Some doctrines seem to me what I call a gullibility test: as an example they profess that Christ was nailed to a single upright stake, not a cross. Once the new JW accepts this as true, they have passed an important point in their development and are ready for new information.
My girlfriend also would say stuff like “they told me you would say that” because the JW’s have this down to a science. They know all of our knee-jerk reactions, and all of our better arguments. Part of the many hours the neophyte devotes to the Kingdom Hall includes classes where they learn to refute our set-piece arguments. By convincing these people that the world is controlled by Satan and predicting our responses we actually validate the elders claims by giving these predictable responses!
My uncle is an elder in the JW’s, he is a great personality and very likeable but it tore his family apart, he hasn’t seen his daughter in years and his son only rarely. The children were raised JW’s and walked away from it, apparently the only conversations my cousins and uncle had for years were him trying to bring them back in.
This is a terrible scourge, my experiences with the JW’s have made me very reluctant to confront them again. It hurts too much.

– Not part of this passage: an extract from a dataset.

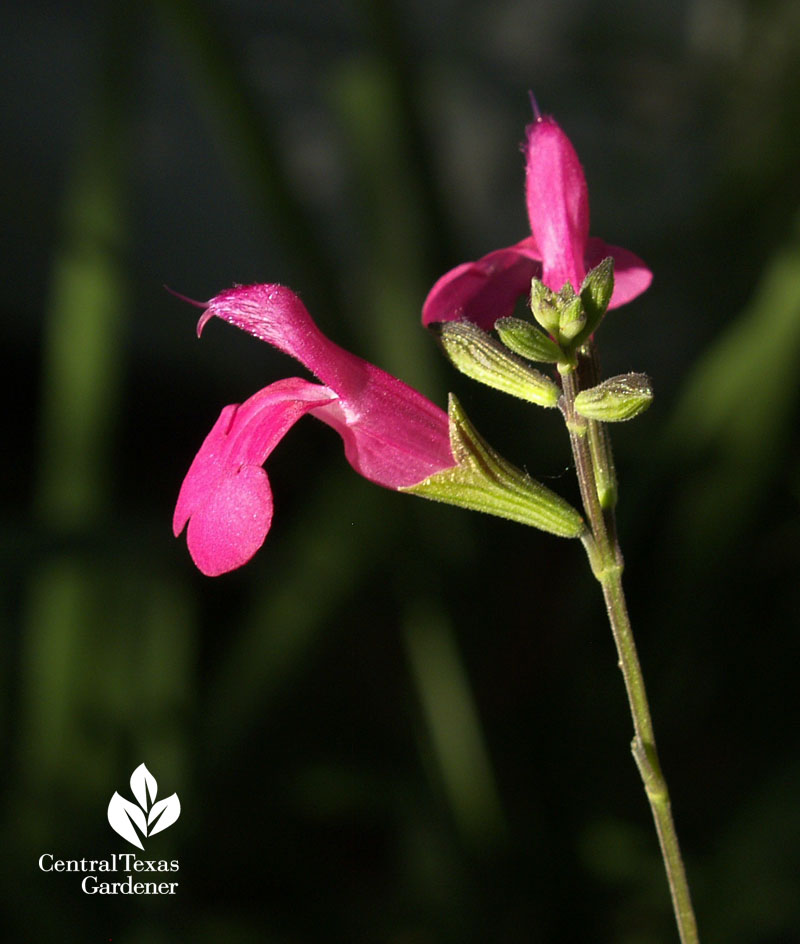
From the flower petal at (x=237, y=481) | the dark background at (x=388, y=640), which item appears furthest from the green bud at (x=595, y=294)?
the dark background at (x=388, y=640)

My advice to anyone encountering this for the first time is read all you can on it. You will actually begin to predict what they will teach next and tell that person those doctrines ahead of time. They will be very surprised that you know so much when they go back to the elder and repeat what you said. (they
will do that for certain, because the elder will be coaching them in what to say to you!) It might keep the lights on, it worked for me.